Here is a list of food I have found that still contains it (and some alternatives).

Contains Hydrogenated Fat Does Not contain it
Asda Drinking Chocolate Cadbury's Drinking Chocolate
Asda own brand chocolate Sainsbury's own brand chocolate
Penguin biscuits Breakaways
All Gravy granules? Oxo and cornflour
Somerfield cheap ice-cream Somerfield Cornish
Malteasers Galaxy
Sainsbury's Malt bedtime drink  
Linda Macartney sausages Pork Sausages
Quorn Sausages. Beef Sausages
Toblerone  
Asda own make ice-cream  
STORK margarine Sainsbury's Olive Margarine
Asda gravy granules  
Happy Shopper Custard Creams  

Happy Shopper Bourbans

 
Somerfield Cup Cakes  

Somerfield Steak Pie

 

Chip Shop/Fast Food

 
Sainsbury's Gravy Granules  

It is actually the TRANS FATS that are dangerous...

Products containing these fats, such as margarine, have been marketed as a low-cholesterol alternative to butter. Food labels that contain the words "hydrogenated" or "partially hydrogenated" are likely to contain trans fat.

Trans fats cause significant and serious lowering of HDL (good) cholesterol and a significant and serious increase in LDL (bad) cholesterol; major clogging of arteries; type 2 diabetes; and other serious health problems.

The amount of trans fat has been reduced and very recently some brands are now available that are trans free. Deep-fried fast food is a major source of trans in many people's diets even when advertised as "cooked in vegetable oil".

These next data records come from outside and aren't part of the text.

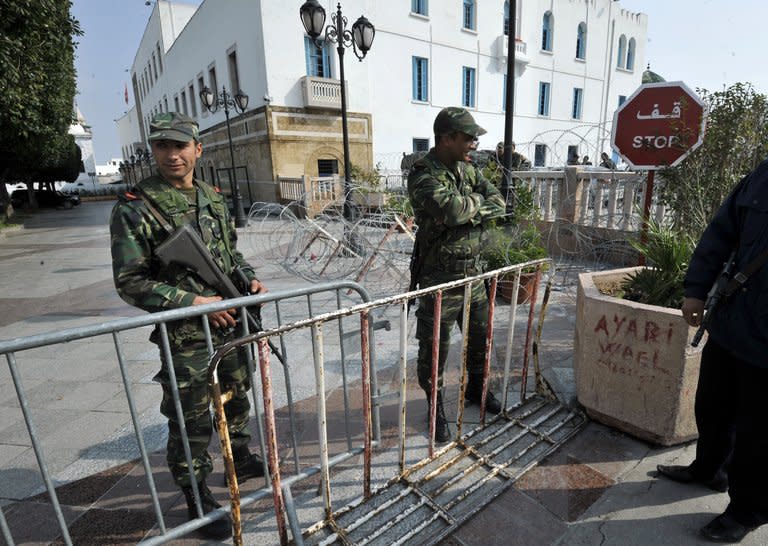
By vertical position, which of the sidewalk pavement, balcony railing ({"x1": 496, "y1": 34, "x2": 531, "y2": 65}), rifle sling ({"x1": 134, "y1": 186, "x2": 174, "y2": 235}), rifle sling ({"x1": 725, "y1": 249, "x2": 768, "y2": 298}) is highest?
balcony railing ({"x1": 496, "y1": 34, "x2": 531, "y2": 65})

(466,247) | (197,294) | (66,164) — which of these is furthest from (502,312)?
(66,164)

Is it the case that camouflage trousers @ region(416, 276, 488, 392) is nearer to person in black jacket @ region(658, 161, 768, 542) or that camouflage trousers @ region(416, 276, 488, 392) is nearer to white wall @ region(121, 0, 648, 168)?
person in black jacket @ region(658, 161, 768, 542)

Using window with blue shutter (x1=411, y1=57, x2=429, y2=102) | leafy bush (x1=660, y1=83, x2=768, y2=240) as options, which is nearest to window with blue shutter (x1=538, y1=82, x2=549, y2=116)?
window with blue shutter (x1=411, y1=57, x2=429, y2=102)

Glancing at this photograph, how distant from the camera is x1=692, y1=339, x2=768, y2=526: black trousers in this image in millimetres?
1759

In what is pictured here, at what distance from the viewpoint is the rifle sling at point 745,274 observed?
168 cm

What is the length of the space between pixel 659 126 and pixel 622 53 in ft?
112

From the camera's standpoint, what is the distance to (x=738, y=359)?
179 centimetres

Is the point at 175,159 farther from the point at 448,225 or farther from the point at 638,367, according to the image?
the point at 638,367

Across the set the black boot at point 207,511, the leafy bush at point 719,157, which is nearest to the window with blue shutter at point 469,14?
the leafy bush at point 719,157

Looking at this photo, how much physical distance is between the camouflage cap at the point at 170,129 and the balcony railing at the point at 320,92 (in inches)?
670

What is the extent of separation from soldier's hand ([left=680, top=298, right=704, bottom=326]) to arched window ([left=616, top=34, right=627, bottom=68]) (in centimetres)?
3547

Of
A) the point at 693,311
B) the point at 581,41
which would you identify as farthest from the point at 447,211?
the point at 581,41

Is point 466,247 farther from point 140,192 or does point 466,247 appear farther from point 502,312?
point 502,312

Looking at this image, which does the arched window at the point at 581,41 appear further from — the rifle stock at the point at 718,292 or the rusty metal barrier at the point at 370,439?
the rifle stock at the point at 718,292
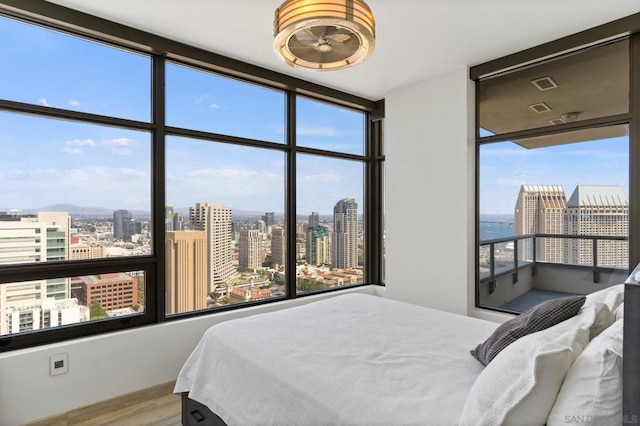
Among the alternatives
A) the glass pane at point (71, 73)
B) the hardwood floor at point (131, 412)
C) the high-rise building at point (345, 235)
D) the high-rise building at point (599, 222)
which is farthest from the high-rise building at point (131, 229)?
the high-rise building at point (599, 222)

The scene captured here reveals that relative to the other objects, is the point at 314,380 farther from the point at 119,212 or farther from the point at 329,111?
the point at 329,111

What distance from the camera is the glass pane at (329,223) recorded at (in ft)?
13.4

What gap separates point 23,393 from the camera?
2.31 m

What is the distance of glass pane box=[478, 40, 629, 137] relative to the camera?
2.89 m

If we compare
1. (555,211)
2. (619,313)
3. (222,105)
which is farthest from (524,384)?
(222,105)

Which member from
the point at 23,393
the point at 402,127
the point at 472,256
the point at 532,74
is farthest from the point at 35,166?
the point at 532,74

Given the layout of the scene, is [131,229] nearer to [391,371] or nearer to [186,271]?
[186,271]

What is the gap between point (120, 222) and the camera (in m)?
2.88

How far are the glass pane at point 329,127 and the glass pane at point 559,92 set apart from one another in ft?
4.87

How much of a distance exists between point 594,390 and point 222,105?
10.8ft

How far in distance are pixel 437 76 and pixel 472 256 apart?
1.82 m

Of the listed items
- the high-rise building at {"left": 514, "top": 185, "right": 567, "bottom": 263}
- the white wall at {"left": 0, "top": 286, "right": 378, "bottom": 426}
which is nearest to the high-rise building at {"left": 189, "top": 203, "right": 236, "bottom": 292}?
the white wall at {"left": 0, "top": 286, "right": 378, "bottom": 426}

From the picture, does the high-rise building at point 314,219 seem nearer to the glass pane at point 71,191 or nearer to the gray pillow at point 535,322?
the glass pane at point 71,191

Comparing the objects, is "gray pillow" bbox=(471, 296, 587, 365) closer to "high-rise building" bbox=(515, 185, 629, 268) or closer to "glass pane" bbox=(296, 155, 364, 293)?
"high-rise building" bbox=(515, 185, 629, 268)
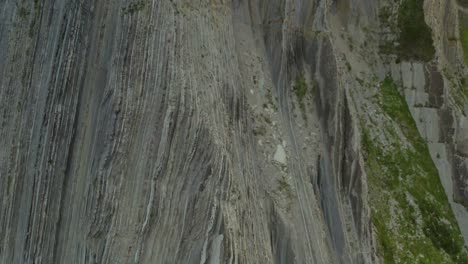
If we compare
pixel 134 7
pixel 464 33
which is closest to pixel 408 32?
pixel 464 33

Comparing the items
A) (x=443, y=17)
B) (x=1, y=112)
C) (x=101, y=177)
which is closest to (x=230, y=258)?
(x=101, y=177)

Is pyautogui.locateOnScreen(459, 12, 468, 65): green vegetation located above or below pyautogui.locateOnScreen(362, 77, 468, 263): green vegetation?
above

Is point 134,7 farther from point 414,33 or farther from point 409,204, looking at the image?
point 414,33

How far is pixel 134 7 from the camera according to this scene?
16734 millimetres

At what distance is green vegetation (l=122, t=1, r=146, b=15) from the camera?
16688mm

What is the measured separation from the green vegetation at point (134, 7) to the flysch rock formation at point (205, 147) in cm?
8

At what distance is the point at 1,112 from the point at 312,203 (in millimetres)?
12416

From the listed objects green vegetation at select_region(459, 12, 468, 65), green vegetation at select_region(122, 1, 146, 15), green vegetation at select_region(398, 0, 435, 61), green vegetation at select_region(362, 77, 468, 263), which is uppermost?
green vegetation at select_region(459, 12, 468, 65)

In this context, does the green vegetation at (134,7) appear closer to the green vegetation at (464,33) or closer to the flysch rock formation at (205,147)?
the flysch rock formation at (205,147)

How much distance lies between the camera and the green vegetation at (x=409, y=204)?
73.3ft

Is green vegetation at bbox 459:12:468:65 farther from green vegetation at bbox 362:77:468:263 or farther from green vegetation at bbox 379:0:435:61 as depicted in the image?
green vegetation at bbox 362:77:468:263

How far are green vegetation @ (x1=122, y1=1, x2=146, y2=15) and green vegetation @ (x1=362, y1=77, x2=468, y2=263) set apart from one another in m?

Findings suggest that replacing saturated and trans unsaturated fats with unhydrogenated monounsaturated and polyunsaturated fats is more effective in preventing coronary heart disease than reducing overall fat intake.

 


E-Numbers

These are the basic e-numbers that you should avoid at all costs.

E127
Also Know as Erythrosine or FD&C Red 3

A cherry-pink/red synthetic coal tar dye found in cocktail, glacé and tinned cherries, canned fruit, custard mix, sweets, bakery, snack foods, biscuits, chocolate, dressed crab, garlic sausage, luncheon meat, salmon spread, paté, scotch eggs, stuffed olives and packet trifle mix. It is also used to reveal plaque in dental disclosing tablets.

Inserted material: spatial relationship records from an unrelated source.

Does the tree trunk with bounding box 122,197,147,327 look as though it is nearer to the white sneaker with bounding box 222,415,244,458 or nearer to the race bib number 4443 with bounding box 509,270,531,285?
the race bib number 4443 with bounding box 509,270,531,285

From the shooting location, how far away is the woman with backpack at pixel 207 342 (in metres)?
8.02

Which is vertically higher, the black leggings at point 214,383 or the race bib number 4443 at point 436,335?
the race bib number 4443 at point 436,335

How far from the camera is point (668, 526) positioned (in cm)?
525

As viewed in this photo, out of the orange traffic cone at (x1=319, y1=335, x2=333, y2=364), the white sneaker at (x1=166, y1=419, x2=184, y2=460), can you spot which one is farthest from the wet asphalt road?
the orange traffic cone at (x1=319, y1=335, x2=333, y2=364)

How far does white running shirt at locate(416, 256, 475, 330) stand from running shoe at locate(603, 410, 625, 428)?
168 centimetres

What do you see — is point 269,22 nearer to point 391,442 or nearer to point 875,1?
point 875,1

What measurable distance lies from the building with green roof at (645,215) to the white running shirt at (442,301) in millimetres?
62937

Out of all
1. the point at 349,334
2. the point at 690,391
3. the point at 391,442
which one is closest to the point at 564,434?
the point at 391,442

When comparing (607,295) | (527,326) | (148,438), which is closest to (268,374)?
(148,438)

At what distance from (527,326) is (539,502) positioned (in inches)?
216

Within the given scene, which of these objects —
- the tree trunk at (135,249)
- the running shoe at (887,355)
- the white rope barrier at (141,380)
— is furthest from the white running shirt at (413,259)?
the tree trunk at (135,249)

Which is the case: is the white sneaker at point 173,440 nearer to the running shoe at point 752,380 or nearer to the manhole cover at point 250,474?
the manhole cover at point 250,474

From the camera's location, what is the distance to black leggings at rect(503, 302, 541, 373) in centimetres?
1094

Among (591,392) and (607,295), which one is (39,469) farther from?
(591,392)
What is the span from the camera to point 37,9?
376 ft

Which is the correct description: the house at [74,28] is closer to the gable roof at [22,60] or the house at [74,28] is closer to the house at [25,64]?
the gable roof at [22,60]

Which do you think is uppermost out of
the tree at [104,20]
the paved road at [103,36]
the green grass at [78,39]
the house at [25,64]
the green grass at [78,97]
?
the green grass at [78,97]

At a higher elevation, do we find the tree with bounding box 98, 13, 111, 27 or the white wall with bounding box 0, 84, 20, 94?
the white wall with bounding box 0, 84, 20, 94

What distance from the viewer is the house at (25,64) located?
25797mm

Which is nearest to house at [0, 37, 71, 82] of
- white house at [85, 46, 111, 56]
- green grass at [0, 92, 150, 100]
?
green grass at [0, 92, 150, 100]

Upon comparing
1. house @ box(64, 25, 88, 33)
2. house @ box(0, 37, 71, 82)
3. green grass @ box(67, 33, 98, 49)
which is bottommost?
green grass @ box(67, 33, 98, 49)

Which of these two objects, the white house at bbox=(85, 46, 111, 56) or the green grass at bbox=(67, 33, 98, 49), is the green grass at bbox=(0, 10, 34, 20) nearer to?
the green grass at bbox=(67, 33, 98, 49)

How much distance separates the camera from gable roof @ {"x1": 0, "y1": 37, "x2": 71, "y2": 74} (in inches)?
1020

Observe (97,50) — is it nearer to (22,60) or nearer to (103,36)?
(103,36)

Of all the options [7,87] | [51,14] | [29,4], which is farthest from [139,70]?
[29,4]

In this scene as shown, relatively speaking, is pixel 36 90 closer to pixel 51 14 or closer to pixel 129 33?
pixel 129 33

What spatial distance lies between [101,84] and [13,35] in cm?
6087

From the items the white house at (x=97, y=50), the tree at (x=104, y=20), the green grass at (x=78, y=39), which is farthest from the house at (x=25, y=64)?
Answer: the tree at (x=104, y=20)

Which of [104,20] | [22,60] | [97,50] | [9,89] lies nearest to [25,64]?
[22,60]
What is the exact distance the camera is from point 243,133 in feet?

Because food processing at temperatures above 200°c partly degrades Erythrosine, releasing iodide, there are fears that it could affect thyroid activity, can increase thyroid hormone levels and lead to hyperthyroidism, was shown to cause thyroid cancer in rats in a study in 1990. It is toxic to some strains of yeast cells and is also implicated in phototoxicity (a sensitivity to light).

Not recommended for consumption by children.

The Hyperactive Childrens Support Group belive that a link exists between this additive and hyperactive behavioural disorders in children.

It is banned in Norway and the United States.


BATTERY FARMED HENS

If the eggs you buy from the supermarket do not say FREE RANGE then they will be Battery farmed. The condition the farmers keep their battery-hens in is atrocious, really sickening. The good news is that half of all eggs bought are free range, make sure the ones you buy are too.

And then when you eat a chicken-pie consider where that chicken came from. Probably a battery-hen. Only eat free-range chicken.